In the area of financial prediction, numerous methods have been proposed 
that are based upon covariance matrix models. For example, in Patent No. 
5,444,819, of Negishi, an economic phenomenon predicting and analyzing system 
using a neural network is described. Learning data is input into the network, 
including past trends, patterns of variations, and the objective economic 
phenomenon corresponding to the past data. The hidden layer acts as a number of 
covariance matrices, categorizing the data in an attempt to identify a small number 
of principal variants or components, ideally reducing the number of variants to be 
considered in the prediction of moving averages. 

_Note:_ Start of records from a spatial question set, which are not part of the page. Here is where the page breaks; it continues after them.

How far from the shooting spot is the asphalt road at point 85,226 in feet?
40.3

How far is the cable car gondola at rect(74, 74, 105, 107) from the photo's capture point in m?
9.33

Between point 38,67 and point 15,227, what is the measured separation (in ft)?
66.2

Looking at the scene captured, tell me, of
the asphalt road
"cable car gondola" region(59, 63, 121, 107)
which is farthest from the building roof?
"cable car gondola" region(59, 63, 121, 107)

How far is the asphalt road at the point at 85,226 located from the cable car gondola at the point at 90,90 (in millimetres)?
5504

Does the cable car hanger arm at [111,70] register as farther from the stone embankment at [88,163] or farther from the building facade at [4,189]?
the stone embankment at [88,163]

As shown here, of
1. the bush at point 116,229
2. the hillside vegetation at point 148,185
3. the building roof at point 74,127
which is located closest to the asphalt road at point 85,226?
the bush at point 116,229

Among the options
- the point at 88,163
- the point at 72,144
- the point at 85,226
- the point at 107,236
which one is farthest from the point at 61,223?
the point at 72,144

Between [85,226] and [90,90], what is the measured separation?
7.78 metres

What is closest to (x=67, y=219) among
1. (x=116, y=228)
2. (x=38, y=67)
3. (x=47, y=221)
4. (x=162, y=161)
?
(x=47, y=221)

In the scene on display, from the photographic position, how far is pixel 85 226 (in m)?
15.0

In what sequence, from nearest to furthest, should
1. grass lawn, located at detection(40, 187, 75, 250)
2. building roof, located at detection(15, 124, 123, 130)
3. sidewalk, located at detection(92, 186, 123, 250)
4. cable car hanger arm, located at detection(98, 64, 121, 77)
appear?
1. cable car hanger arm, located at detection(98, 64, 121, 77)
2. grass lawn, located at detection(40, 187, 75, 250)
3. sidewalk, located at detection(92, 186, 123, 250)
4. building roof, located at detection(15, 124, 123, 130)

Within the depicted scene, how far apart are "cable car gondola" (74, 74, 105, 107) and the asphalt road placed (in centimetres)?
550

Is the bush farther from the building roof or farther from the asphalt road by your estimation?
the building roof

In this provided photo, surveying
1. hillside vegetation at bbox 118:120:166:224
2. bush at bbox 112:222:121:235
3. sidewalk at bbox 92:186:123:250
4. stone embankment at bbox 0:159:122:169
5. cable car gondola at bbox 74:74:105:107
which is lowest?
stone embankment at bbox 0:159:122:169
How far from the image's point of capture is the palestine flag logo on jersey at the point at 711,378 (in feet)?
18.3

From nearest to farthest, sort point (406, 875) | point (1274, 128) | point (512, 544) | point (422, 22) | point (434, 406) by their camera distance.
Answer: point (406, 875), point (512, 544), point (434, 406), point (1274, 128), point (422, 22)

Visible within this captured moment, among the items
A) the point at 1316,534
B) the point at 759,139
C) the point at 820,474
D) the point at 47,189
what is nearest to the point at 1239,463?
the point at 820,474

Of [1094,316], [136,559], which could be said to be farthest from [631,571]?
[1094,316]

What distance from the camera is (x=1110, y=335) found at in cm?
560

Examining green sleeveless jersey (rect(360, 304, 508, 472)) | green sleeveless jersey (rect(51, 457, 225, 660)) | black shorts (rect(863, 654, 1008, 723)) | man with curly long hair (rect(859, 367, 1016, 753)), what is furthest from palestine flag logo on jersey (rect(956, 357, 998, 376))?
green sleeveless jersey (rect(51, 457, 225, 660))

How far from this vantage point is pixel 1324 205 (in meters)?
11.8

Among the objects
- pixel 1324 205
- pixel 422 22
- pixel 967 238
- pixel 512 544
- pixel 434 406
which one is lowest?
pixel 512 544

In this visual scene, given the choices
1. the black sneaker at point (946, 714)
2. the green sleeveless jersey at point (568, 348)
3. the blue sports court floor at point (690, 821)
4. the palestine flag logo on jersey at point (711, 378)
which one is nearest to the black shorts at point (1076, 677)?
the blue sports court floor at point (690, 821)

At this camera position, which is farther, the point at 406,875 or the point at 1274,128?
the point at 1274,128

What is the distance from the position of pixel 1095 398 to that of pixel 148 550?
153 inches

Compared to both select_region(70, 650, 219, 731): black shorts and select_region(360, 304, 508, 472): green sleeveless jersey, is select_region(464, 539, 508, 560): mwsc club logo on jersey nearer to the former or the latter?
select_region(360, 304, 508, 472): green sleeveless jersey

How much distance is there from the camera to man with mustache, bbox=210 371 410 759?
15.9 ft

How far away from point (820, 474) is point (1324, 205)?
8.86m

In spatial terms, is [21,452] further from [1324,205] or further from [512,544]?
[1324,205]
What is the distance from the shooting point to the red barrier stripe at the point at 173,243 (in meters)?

This neural network of Negishi is an attempt at applying the principle of 
"minimum complexity", also called "algorithmic information content." This 
principle is a manifestation of Ockham's razor -- to minimize the number of 
parameter required to fit the system. Minimum complexity enables an efficient 
representation of the complex system and is the best way to separate a signal from 
noise. (For purposes of this application "signal" means the desired information, 
which can be financial data or other information to be extracted from an input 
containing an excess of information, much of which can be considered superfluous 
background noise.) If the signal can be adequately represented by a minimum of P 
parameters, addition of another parameter only serves to introduce artifacts by 
fitting the noise. Conversely, the removal of too many parameters can result in an 
improper representation of the system, since adequate fitting of a model to the 
system requires a minimum of P parameters. 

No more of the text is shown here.